(Set exercise):
Quote every one of the items below word for word, keeping each line, number and coordinate unchanged.
== Given entries
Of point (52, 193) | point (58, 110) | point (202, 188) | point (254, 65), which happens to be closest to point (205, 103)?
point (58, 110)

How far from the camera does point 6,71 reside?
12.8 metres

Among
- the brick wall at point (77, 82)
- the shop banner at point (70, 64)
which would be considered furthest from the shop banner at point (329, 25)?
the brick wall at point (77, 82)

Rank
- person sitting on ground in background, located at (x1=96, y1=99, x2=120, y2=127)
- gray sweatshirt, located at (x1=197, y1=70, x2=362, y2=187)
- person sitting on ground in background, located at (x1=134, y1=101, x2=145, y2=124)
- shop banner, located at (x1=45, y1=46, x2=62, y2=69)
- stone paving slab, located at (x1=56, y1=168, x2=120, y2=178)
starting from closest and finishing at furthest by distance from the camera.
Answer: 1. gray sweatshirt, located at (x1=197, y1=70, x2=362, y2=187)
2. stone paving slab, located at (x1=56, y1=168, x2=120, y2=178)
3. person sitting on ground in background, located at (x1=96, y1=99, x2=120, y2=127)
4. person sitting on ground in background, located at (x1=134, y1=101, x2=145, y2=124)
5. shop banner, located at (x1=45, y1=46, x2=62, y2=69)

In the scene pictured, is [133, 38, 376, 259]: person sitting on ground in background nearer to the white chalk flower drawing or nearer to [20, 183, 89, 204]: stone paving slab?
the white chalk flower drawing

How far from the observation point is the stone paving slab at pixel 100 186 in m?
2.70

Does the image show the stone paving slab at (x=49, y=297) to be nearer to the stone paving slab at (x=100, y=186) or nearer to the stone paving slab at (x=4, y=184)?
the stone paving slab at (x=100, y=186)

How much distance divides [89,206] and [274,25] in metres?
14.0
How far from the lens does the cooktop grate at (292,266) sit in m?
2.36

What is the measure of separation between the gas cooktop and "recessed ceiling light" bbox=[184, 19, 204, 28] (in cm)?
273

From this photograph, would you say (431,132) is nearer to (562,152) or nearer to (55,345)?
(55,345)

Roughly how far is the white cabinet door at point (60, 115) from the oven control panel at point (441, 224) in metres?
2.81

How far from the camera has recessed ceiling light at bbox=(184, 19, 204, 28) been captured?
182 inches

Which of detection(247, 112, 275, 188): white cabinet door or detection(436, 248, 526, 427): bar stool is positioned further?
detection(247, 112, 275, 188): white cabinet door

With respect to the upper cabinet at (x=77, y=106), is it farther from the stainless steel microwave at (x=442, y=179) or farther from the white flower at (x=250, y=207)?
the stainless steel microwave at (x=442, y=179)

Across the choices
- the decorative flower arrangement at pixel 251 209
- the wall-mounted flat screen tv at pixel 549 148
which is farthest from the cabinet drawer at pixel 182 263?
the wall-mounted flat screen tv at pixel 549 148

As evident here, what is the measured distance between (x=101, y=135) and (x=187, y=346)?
====
(Full answer):
Of point (52, 193) | point (58, 110) | point (202, 188) | point (254, 65), which happens to be closest to point (205, 103)?
point (58, 110)

How far from the camera does point 6,71 reside?
12.8 metres

Among
- the brick wall at point (77, 82)
- the shop banner at point (70, 64)
which would be considered furthest from the shop banner at point (329, 25)?
the brick wall at point (77, 82)

Rank
- person sitting on ground in background, located at (x1=96, y1=99, x2=120, y2=127)
- gray sweatshirt, located at (x1=197, y1=70, x2=362, y2=187)
- person sitting on ground in background, located at (x1=134, y1=101, x2=145, y2=124)
- shop banner, located at (x1=45, y1=46, x2=62, y2=69)
- stone paving slab, located at (x1=56, y1=168, x2=120, y2=178)
starting from closest and finishing at furthest by distance from the camera.
Answer: 1. gray sweatshirt, located at (x1=197, y1=70, x2=362, y2=187)
2. stone paving slab, located at (x1=56, y1=168, x2=120, y2=178)
3. person sitting on ground in background, located at (x1=96, y1=99, x2=120, y2=127)
4. person sitting on ground in background, located at (x1=134, y1=101, x2=145, y2=124)
5. shop banner, located at (x1=45, y1=46, x2=62, y2=69)

In the scene pictured, is [133, 38, 376, 259]: person sitting on ground in background nearer to the white chalk flower drawing or nearer to [20, 183, 89, 204]: stone paving slab?
the white chalk flower drawing

How far from the observation point is the stone paving slab at pixel 100 186 in m?
2.70

Does the image show the stone paving slab at (x=49, y=297) to be nearer to the stone paving slab at (x=100, y=186) or nearer to the stone paving slab at (x=4, y=184)?
the stone paving slab at (x=100, y=186)

How much distance divides [89,206] and [274,25] in metres?
14.0
How far from the lens does the cooktop grate at (292,266) sit in m?
2.36

What is the measure of separation between the gas cooktop and "recessed ceiling light" bbox=[184, 19, 204, 28] (in cm)?
273

From this photograph, would you say (431,132) is nearer to (562,152) or nearer to (55,345)?
(55,345)

Roughly how far is the white cabinet door at point (60, 115) from the oven control panel at point (441, 224) in metres?
2.81

How far from the camera has recessed ceiling light at bbox=(184, 19, 204, 28) been captured?
182 inches

Which of detection(247, 112, 275, 188): white cabinet door or detection(436, 248, 526, 427): bar stool is positioned further?
detection(247, 112, 275, 188): white cabinet door

With respect to the upper cabinet at (x=77, y=106), is it farther from the stainless steel microwave at (x=442, y=179) or farther from the white flower at (x=250, y=207)?
the stainless steel microwave at (x=442, y=179)

Across the choices
- the decorative flower arrangement at pixel 251 209
- the wall-mounted flat screen tv at pixel 549 148
which is farthest from the cabinet drawer at pixel 182 263?
the wall-mounted flat screen tv at pixel 549 148

As evident here, what is the measured distance between (x=101, y=135) and (x=187, y=346)?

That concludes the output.